Guiding real-world reinforcement learning for in-contact manipulation tasks with Shared Control Templates

Padalkar, Abhishek,Quere, Gabriel,Raffin, Antonin,Silvério, João,Stulp, Freek
DOI: https://doi.org/10.1007/s10514-024-10164-6
IF: 3.255
2024-06-05
Autonomous Robots
Abstract:The requirement for a high number of training episodes has been a major limiting factor for the application of Reinforcement Learning (RL) in robotics. Learning skills directly on real robots requires time, causes wear and tear and can lead to damage to the robot and environment due to unsafe exploratory actions. The success of learning skills in simulation and transferring them to real robots has also been limited by the gap between reality and simulation. This is particularly problematic for tasks involving contact with the environment as contact dynamics are hard to model and simulate. In this paper we propose a framework which leverages a shared control framework for modeling known constraints defined by object interactions and task geometry to reduce the state and action spaces and hence the overall dimensionality of the reinforcement learning problem. The unknown task knowledge and actions are learned by a reinforcement learning agent by conducting exploration in the constrained environment. Using a pouring task and grid-clamp placement task (similar to peg-in-hole) as use cases and a 7-DoF arm, we show that our approach can be used to learn directly on the real robot. The pouring task is learned in only 65 episodes (16 min) and the grid-clamp placement task is learned in 75 episodes (17 min) with strong safety guarantees and simple reward functions, greatly alleviating the need for simulation.
robotics,computer science, artificial intelligence
What problem does this paper attempt to address?

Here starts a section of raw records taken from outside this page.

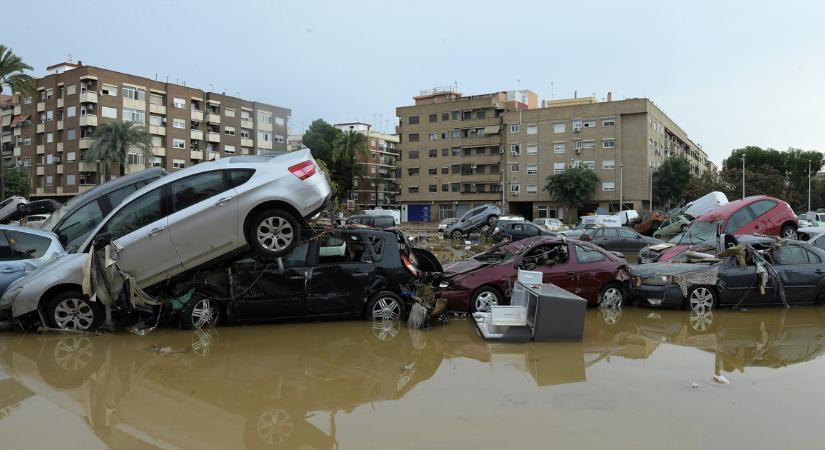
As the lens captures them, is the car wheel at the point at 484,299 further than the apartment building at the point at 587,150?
No

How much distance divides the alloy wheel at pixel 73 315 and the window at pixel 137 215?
1.16m

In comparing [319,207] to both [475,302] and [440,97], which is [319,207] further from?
[440,97]

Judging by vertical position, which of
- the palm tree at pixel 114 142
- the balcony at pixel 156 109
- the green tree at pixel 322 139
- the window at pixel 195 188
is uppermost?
the balcony at pixel 156 109

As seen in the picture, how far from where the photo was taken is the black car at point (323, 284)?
804cm

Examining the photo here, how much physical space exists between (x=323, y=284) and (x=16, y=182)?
64.1 metres

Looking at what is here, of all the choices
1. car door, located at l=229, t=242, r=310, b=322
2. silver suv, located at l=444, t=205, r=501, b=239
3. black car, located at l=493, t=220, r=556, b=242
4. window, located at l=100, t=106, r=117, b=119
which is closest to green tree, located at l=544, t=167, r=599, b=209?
silver suv, located at l=444, t=205, r=501, b=239

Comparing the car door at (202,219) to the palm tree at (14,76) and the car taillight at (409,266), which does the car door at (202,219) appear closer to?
the car taillight at (409,266)

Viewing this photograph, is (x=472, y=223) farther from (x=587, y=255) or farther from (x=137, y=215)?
(x=137, y=215)

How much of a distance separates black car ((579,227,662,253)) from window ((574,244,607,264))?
12.2 metres

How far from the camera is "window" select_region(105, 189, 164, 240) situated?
7520 millimetres

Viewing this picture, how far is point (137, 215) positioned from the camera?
7.53m

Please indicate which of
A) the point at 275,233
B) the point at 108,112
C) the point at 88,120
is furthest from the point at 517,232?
the point at 88,120

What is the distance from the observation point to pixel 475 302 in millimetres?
9156

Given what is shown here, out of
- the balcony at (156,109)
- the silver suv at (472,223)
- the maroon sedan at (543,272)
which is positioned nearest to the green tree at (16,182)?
the balcony at (156,109)
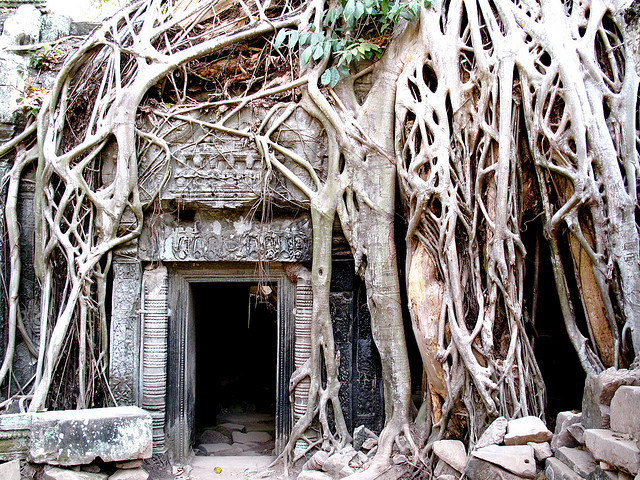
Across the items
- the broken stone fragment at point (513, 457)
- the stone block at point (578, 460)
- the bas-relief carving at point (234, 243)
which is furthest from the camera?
the bas-relief carving at point (234, 243)

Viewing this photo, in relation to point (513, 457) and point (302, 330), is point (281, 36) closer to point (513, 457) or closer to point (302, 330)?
point (302, 330)

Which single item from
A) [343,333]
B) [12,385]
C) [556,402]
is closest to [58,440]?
[12,385]

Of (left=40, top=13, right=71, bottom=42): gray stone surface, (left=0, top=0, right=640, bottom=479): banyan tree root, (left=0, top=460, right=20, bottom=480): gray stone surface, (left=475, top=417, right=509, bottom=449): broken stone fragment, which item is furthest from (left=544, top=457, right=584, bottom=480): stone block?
(left=40, top=13, right=71, bottom=42): gray stone surface

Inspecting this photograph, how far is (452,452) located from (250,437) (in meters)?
2.18

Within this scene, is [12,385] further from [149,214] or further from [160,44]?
[160,44]

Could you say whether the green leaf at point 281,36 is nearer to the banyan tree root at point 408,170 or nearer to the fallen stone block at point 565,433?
the banyan tree root at point 408,170

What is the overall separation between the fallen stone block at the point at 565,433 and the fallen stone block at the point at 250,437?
2.65 meters

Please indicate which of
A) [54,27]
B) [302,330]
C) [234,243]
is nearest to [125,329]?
[234,243]

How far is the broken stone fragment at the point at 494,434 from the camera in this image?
9.94 feet

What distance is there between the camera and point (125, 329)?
4.04 metres

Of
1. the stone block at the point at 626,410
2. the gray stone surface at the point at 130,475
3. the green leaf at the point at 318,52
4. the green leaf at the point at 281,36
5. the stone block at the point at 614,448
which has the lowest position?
the gray stone surface at the point at 130,475

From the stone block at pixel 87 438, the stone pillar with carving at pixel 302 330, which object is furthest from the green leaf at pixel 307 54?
the stone block at pixel 87 438

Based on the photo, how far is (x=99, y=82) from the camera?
13.9 feet

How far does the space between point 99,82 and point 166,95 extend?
0.52 m
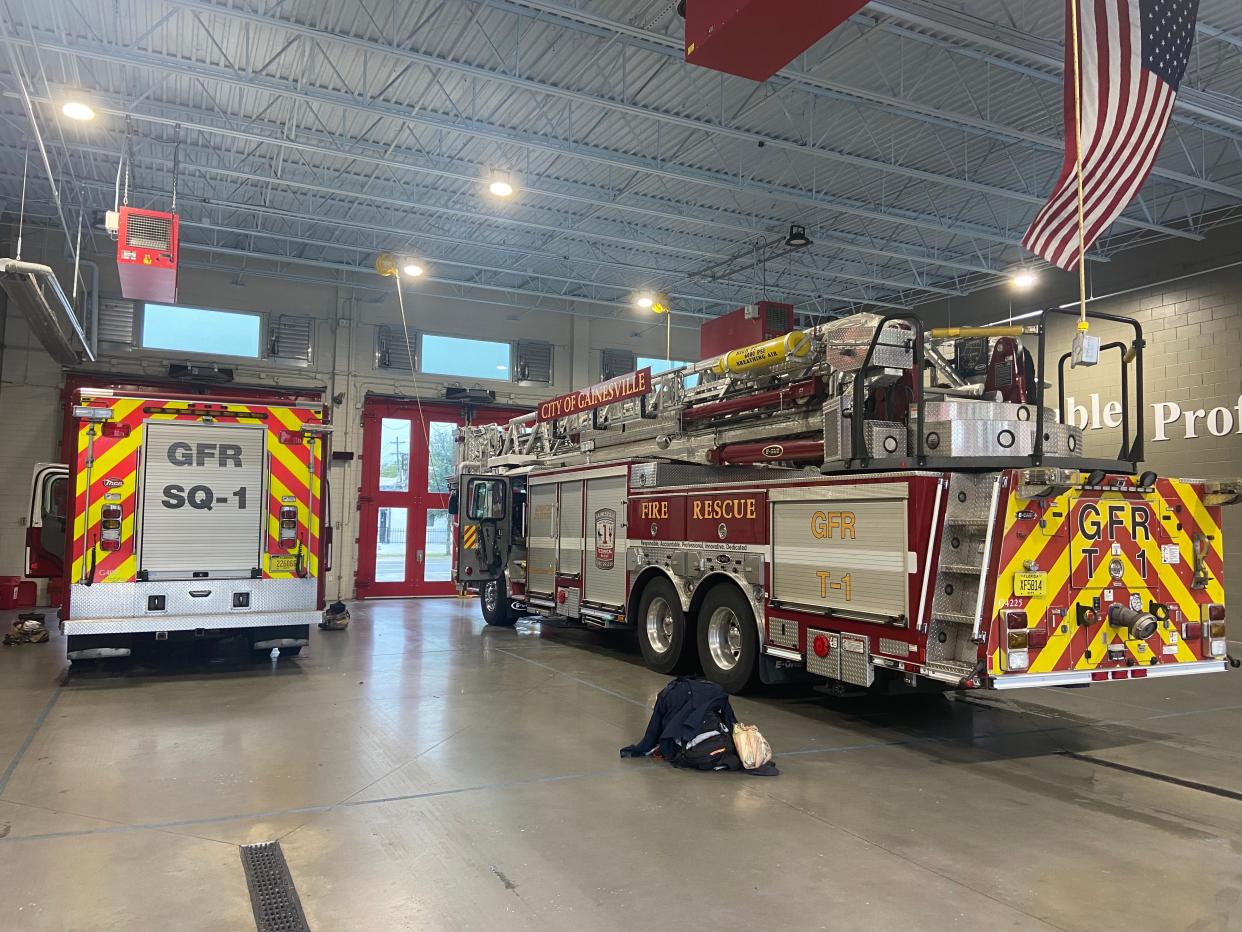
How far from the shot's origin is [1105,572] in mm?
6043

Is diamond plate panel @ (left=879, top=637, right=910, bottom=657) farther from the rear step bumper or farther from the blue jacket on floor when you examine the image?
the blue jacket on floor

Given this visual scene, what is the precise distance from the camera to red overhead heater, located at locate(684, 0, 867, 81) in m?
4.69

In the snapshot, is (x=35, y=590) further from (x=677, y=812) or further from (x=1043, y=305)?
(x=1043, y=305)

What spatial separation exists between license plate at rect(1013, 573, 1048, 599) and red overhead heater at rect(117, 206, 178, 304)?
9131 millimetres

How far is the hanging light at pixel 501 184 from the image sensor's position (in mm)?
11273

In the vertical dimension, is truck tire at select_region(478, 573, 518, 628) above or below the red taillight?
below

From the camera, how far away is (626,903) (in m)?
3.59

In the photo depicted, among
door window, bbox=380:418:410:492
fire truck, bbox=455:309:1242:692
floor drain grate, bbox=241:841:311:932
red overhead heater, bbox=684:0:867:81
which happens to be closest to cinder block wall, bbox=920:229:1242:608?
fire truck, bbox=455:309:1242:692

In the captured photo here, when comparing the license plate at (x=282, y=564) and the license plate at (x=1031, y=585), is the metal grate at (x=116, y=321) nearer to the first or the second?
the license plate at (x=282, y=564)

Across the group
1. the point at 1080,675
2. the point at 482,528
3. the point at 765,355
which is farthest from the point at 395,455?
the point at 1080,675

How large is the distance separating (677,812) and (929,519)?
256 centimetres

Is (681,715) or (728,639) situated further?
(728,639)

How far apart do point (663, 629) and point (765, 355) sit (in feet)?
10.5

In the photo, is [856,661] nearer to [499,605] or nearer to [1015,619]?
[1015,619]
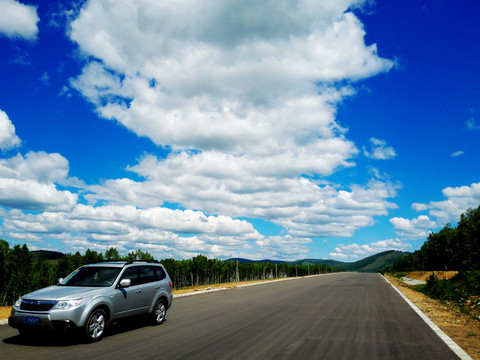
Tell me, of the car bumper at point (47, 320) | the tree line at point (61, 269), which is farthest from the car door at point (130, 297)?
the tree line at point (61, 269)

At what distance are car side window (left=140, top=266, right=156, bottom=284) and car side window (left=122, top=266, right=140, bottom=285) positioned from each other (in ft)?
0.67

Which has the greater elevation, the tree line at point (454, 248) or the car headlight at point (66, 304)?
the tree line at point (454, 248)

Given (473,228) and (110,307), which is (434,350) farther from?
(473,228)

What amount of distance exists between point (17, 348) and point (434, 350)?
865 cm

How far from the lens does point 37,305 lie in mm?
7457

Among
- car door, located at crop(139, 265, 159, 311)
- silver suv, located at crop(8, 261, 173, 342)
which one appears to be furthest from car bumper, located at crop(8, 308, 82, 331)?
car door, located at crop(139, 265, 159, 311)

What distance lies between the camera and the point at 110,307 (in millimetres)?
8312

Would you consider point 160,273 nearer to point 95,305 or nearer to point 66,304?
point 95,305

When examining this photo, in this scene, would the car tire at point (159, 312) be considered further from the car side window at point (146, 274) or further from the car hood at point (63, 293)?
the car hood at point (63, 293)

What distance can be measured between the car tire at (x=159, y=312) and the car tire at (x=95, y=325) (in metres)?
2.02

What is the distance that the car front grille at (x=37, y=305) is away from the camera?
737 centimetres

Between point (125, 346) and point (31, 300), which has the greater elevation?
point (31, 300)

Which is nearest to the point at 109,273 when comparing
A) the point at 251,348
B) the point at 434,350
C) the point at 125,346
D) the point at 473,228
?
the point at 125,346

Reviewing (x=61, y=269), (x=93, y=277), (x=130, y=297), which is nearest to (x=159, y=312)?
(x=130, y=297)
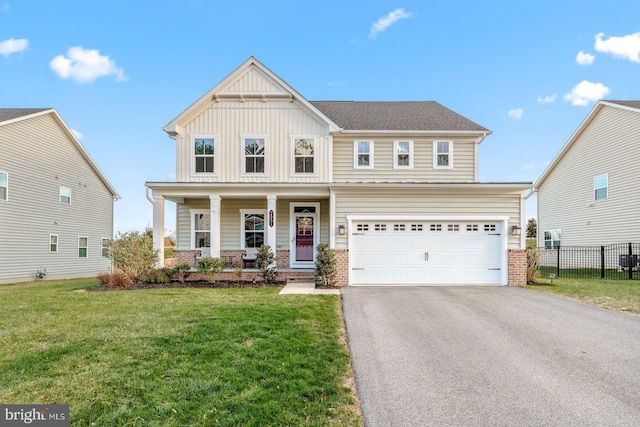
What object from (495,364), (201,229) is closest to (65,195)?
(201,229)

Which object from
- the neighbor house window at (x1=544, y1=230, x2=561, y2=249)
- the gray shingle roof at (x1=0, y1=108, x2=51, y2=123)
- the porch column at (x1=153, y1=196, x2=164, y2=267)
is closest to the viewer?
the porch column at (x1=153, y1=196, x2=164, y2=267)

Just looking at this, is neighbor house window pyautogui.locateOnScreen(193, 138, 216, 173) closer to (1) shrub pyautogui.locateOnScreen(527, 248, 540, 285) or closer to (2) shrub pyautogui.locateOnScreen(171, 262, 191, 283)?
(2) shrub pyautogui.locateOnScreen(171, 262, 191, 283)

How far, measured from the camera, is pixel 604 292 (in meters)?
10.0

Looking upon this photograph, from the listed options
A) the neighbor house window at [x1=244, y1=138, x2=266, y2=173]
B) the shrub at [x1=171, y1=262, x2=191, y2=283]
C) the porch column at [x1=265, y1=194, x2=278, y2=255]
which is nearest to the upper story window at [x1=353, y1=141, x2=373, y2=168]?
the neighbor house window at [x1=244, y1=138, x2=266, y2=173]

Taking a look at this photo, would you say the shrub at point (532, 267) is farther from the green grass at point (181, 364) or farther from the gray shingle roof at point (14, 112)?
the gray shingle roof at point (14, 112)

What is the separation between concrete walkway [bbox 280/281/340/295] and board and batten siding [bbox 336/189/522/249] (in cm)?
238

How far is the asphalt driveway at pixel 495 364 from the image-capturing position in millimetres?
3379

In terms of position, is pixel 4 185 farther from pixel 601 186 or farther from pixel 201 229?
pixel 601 186

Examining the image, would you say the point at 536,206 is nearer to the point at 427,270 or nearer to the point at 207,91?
the point at 427,270

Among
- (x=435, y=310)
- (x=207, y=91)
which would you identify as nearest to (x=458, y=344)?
(x=435, y=310)

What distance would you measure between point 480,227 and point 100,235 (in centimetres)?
2167

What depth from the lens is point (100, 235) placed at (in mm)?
21594

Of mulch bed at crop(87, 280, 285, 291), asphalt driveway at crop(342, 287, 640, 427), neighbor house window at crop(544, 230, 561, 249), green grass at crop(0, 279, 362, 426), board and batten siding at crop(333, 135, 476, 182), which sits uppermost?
board and batten siding at crop(333, 135, 476, 182)

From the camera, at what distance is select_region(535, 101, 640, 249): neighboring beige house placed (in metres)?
15.0
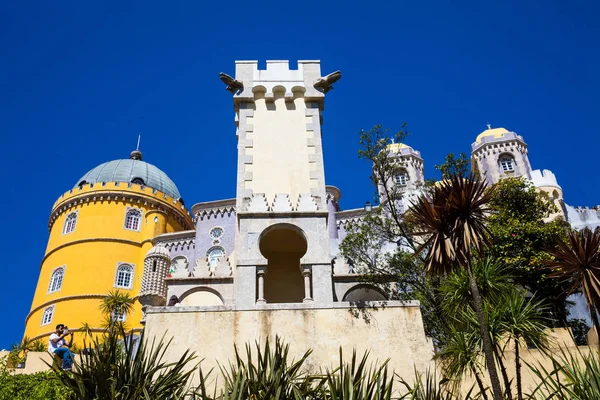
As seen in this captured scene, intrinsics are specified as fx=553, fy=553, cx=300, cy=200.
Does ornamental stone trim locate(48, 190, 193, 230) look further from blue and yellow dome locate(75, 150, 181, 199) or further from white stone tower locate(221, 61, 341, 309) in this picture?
white stone tower locate(221, 61, 341, 309)

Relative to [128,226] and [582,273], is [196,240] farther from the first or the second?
[582,273]

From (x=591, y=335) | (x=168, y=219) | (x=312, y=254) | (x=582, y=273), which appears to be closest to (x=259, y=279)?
(x=312, y=254)

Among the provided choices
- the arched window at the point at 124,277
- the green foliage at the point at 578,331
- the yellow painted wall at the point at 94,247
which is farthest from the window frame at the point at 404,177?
the green foliage at the point at 578,331

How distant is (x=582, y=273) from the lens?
49.5 ft

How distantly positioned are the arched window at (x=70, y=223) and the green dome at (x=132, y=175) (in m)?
3.59

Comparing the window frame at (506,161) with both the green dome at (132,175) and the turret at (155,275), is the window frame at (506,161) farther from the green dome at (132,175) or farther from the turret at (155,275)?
the turret at (155,275)

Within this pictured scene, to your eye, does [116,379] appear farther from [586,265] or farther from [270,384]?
[586,265]

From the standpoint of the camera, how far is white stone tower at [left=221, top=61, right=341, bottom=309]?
15.8 m

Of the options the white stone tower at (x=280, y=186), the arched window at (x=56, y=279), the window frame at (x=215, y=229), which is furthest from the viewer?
the window frame at (x=215, y=229)

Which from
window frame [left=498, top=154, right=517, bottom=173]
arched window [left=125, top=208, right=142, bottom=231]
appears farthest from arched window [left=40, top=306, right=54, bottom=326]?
window frame [left=498, top=154, right=517, bottom=173]

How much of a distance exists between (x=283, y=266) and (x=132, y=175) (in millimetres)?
35447

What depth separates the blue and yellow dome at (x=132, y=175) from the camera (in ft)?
164

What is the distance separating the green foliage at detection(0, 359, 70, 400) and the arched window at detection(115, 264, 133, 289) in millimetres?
32106

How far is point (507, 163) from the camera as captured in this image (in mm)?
51438
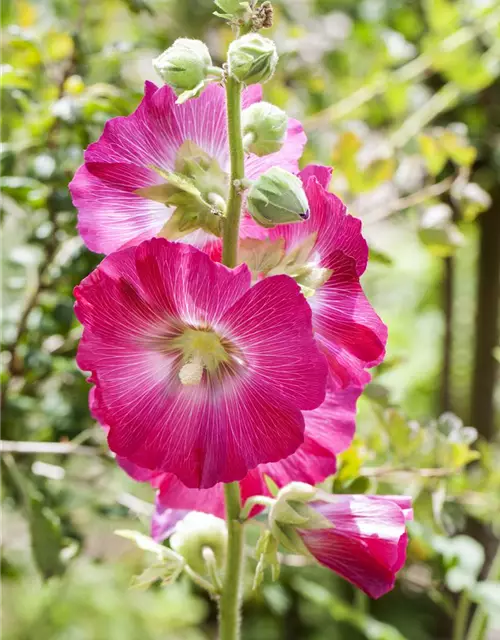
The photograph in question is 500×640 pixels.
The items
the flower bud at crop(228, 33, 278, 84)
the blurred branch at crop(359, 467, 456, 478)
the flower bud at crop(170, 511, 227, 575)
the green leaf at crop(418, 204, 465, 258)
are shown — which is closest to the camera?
the flower bud at crop(228, 33, 278, 84)

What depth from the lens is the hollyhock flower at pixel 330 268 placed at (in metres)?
0.31

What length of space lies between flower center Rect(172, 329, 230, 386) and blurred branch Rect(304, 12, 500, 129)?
0.42 meters

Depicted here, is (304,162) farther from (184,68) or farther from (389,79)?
(184,68)

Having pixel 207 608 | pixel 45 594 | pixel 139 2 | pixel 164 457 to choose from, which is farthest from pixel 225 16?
pixel 207 608

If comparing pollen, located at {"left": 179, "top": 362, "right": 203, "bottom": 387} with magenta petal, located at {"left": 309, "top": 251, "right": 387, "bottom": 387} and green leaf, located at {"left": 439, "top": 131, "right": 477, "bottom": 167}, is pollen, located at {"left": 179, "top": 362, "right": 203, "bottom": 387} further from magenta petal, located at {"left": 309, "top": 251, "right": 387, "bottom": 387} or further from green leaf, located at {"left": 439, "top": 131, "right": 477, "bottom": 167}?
green leaf, located at {"left": 439, "top": 131, "right": 477, "bottom": 167}

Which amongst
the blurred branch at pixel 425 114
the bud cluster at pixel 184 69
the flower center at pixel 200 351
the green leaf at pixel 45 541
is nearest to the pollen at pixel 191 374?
the flower center at pixel 200 351

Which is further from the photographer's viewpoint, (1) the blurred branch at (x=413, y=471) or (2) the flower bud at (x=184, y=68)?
(1) the blurred branch at (x=413, y=471)

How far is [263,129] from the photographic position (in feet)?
0.98

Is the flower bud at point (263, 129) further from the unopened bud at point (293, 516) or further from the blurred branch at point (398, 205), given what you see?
the blurred branch at point (398, 205)

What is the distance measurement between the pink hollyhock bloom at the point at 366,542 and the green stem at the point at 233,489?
29 millimetres

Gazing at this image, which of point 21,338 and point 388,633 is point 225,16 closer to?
point 21,338

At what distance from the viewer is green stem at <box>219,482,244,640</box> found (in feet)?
1.11

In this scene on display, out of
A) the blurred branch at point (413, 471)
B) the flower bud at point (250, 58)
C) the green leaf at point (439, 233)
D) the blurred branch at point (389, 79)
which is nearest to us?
the flower bud at point (250, 58)

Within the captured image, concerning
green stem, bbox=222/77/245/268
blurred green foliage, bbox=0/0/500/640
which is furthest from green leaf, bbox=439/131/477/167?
green stem, bbox=222/77/245/268
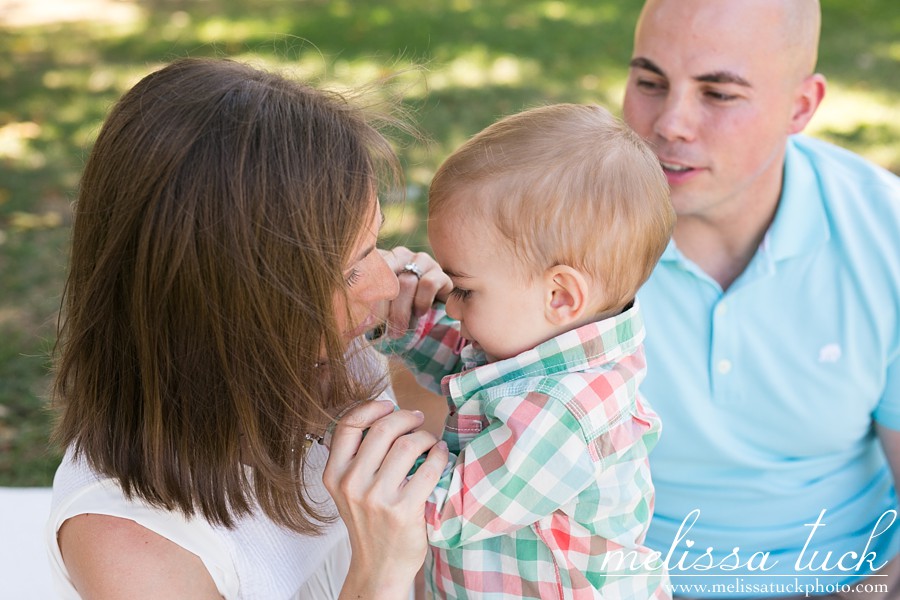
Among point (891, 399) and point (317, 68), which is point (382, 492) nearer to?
point (891, 399)

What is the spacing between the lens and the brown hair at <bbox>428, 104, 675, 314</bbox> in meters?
1.94

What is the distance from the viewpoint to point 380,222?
1.98m

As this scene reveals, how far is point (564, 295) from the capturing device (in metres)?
2.01

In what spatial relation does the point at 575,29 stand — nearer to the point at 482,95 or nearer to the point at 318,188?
the point at 482,95

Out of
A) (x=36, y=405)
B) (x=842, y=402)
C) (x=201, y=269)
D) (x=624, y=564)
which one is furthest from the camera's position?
(x=36, y=405)

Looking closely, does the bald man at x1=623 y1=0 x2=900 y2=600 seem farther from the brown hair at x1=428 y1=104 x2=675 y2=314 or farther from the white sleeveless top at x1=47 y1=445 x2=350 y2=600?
the white sleeveless top at x1=47 y1=445 x2=350 y2=600

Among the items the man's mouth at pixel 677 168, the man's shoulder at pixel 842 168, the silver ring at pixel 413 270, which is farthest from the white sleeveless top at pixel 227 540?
the man's shoulder at pixel 842 168

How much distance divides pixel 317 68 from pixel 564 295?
488 cm

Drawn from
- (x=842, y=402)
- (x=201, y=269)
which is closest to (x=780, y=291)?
(x=842, y=402)

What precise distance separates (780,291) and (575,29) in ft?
25.4

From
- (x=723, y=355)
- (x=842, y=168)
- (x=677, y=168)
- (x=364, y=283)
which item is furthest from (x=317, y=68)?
(x=364, y=283)

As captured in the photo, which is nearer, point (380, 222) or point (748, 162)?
point (380, 222)

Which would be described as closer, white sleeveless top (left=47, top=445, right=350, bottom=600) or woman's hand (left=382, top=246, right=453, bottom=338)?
white sleeveless top (left=47, top=445, right=350, bottom=600)

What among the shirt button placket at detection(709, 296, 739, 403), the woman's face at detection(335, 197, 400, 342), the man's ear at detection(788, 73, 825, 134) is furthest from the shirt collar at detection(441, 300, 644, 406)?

The paper attempts to address the issue of high training iterations required when applying Reinforcement Learning (RL) in practical robotic operations. Specifically: 1. **High Training Iterations**: Learning skills directly on a real robot requires a large number of training iterations, which is not only time-consuming but also leads to wear and tear or even damage to the robot. 2. **Reality-Simulation Gap**: Although learning skills in a simulation environment and transferring them to a real robot is one approach, the gap between reality and simulation, especially when it comes to contact dynamics in contact tasks, is difficult to model accurately, limiting the effectiveness of this approach. To solve these problems, the paper proposes a framework that uses Shared Control Templates (SCTs) to model known task constraints, thereby reducing the dimensionality of the state and action space, allowing reinforcement learning to be conducted more safely and efficiently on real robots. The specific methods include: - **Utilizing Known Constraints**: By modeling known constraints defined by object interactions and task geometry through SCTs, the dimensionality of the state and action space is reduced. - **Reinforcement Learning Agent Explores Unknown Parts**: Within these constrained environments, the reinforcement learning agent learns unknown task knowledge and actions through exploration. - **Simplifying Reward Function Design**: By explicitly modeling constraints, the design of the reward function is simplified, thereby accelerating the learning process and improving safety. The paper validates the effectiveness of this method through two specific tasks (a pouring task and a grid-based clamping placement task), demonstrating that the tasks can be successfully completed with a small number of training iterations and with strong safety guarantees.